_Requirements_
Retype the lines in the items between the line holding "How far from" and the line holding "What is the distance existing", inclusive.

* START *

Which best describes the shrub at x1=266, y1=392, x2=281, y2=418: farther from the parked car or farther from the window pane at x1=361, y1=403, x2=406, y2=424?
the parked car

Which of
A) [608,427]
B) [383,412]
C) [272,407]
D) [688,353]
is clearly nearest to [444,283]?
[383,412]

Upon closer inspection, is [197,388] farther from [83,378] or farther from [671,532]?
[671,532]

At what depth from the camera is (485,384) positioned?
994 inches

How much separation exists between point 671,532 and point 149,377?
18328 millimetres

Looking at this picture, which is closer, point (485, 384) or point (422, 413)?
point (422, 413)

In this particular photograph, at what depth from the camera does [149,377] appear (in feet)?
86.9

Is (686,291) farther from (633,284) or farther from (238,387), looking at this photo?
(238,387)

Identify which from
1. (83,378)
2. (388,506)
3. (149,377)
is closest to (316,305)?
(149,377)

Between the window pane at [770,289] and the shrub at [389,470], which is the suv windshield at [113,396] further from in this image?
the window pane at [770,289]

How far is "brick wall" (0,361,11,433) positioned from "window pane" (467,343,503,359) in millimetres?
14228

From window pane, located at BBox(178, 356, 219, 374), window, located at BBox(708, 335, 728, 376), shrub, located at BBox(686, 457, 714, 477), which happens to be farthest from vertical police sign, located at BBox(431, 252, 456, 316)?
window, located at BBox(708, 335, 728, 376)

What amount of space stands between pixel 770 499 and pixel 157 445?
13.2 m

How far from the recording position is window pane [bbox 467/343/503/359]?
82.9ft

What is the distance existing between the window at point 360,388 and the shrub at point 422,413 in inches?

* END *
* START *

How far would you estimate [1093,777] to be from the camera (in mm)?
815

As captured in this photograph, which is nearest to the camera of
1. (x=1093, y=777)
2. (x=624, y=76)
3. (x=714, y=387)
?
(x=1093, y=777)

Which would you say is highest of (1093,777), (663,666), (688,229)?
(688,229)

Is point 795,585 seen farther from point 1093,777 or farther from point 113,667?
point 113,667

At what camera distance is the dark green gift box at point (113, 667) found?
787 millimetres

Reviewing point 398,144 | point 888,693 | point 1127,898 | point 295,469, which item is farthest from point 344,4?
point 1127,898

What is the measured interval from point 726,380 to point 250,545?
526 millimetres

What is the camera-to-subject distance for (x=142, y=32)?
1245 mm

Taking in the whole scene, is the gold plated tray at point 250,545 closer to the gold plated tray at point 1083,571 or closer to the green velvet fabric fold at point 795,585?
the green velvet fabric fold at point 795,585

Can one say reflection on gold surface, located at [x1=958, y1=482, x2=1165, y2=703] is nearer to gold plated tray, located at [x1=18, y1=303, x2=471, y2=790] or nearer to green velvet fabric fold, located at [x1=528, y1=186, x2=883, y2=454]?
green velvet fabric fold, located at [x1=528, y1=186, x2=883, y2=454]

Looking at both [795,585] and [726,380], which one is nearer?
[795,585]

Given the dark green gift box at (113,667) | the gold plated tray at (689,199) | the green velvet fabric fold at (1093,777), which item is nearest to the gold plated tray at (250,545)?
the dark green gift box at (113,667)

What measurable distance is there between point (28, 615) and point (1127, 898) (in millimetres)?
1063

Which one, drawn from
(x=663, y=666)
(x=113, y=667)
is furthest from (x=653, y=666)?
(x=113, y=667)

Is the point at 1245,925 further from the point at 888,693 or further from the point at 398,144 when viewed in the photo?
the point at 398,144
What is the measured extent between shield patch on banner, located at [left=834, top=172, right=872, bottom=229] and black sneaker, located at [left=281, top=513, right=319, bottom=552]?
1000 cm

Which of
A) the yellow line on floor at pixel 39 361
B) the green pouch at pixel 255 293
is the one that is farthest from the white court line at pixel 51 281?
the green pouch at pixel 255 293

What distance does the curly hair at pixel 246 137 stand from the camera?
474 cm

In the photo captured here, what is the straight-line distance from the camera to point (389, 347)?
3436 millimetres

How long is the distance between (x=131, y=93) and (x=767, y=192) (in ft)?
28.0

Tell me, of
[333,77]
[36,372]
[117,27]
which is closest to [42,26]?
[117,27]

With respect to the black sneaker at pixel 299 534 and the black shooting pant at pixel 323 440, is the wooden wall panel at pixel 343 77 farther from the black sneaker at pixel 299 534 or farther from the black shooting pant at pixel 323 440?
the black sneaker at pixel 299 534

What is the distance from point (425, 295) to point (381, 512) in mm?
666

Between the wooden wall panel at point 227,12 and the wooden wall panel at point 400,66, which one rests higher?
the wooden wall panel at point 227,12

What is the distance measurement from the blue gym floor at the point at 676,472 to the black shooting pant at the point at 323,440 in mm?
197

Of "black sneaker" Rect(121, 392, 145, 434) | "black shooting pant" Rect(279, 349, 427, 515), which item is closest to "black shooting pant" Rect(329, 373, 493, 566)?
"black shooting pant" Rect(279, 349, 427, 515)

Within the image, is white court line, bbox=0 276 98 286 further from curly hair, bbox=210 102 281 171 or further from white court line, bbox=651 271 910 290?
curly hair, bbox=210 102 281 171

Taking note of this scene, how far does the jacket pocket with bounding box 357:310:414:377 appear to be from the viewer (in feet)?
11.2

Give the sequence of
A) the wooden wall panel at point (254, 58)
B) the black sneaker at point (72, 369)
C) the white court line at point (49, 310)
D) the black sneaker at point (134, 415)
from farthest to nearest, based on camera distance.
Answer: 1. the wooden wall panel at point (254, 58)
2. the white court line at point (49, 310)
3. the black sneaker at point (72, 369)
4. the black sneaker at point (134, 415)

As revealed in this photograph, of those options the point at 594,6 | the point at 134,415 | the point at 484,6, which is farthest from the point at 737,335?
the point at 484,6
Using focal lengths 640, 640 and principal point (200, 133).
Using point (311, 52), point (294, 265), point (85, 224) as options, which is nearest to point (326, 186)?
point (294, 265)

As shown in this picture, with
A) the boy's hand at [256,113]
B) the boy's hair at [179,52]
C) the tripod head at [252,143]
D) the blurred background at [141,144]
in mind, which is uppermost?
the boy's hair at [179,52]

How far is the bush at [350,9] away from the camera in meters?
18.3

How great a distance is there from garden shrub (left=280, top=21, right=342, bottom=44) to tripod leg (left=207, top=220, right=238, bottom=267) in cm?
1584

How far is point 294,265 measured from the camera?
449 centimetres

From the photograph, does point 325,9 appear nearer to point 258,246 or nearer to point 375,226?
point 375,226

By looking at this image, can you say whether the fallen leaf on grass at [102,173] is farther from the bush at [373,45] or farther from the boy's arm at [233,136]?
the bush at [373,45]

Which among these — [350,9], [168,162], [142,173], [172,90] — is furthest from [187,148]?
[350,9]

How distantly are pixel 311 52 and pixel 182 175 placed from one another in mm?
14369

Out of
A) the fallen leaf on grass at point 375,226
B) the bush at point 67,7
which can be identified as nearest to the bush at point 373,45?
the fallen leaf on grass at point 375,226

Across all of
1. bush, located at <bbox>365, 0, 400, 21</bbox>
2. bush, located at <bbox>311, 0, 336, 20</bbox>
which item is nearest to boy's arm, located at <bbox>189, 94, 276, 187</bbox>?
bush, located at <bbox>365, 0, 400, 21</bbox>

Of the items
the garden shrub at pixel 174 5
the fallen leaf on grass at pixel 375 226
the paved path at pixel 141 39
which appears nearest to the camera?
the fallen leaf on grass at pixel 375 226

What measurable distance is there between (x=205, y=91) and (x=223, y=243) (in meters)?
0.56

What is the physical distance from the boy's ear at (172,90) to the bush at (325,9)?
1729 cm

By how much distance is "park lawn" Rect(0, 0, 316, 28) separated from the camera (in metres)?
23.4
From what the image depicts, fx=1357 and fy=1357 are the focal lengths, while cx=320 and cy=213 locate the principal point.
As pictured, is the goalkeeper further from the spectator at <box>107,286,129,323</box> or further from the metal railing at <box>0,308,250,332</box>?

* END *

_Finished answer_
How far from the recording position is window pane [bbox 467/343/503/359]?
82.9ft

What is the distance existing between the window at point 360,388 and the shrub at point 422,413 in inches?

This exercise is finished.